● **Sección del documento**
__________

Jaime Septién
A veces los no creyentes nos acusan de vivir en un mundo de ilusiones malsanas, creadas por la Iglesia para tenernos a su merced. A veces –demasiadas, a mi parecer—nos creemos esa tontería. Dejamos los sacramentos, la instrucción, la lectura, incluso (si por fortuna teníamos) la guía espiritual, convencidos de su “inutilidad” ante los avatares del mundo.
Sin embargo, como dijo el papa Francisco en el discurso ante la Curia Romana (22/XII/2022), “la humildad del Hijo de Dios que viene en nuestra condición humana” es para los católicos “escuela de adhesión a la realidad”. La frase de Francisco a los miembros de la Curia, no está dirigida a ellos: está dirigida a cada uno de nosotros.
Adherirnos a la realidad desde Cristo es agradecer el pan cotidiano, el sol que nos calienta, la sonrisa amada que regala luz a la noche oscura, el juego de los niños, el crepúsculo arrebatado por una parvada de tordos que regresan a la ciudad, el rumor del viento sobre los árboles deshojados por el otoño. Es agradecer todo: la enfermedad y el cariño, el dolor y el saludo, la vida y cada una de sus estaciones.
Porque la gratitud limita la queja, rebaja el orgullo, nos pone en nuestro sitio, a la vez grandioso y miserable. No es mi estrategia la que se impone a la realidad. Es la realidad la que se impone a mi estrategia. La encarnación es el origen del conocer humano porque en ella se engrandece lo pequeño. Que es lo que hacen “los pocos sabios que en este mundo han sido”.

__________

● **Material recopilado**
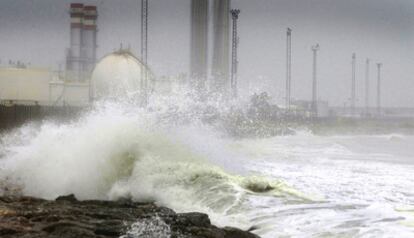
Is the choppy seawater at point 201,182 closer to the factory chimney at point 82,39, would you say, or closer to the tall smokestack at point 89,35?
the factory chimney at point 82,39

__________

● **Objetivo del ejercicio**
Copia sin cambios el pasaje del texto sobre la adhesión a la realidad que va desde "Sin embargo, como" hasta "de sus estaciones.", ambos incluidos.

● **Respuesta**
Sin embargo, como dijo el papa Francisco en el discurso ante la Curia Romana (22/XII/2022), “la humildad del Hijo de Dios que viene en nuestra condición humana” es para los católicos “escuela de adhesión a la realidad”. La frase de Francisco a los miembros de la Curia, no está dirigida a ellos: está dirigida a cada uno de nosotros.
Adherirnos a la realidad desde Cristo es agradecer el pan cotidiano, el sol que nos calienta, la sonrisa amada que regala luz a la noche oscura, el juego de los niños, el crepúsculo arrebatado por una parvada de tordos que regresan a la ciudad, el rumor del viento sobre los árboles deshojados por el otoño. Es agradecer todo: la enfermedad y el cariño, el dolor y el saludo, la vida y cada una de sus estaciones.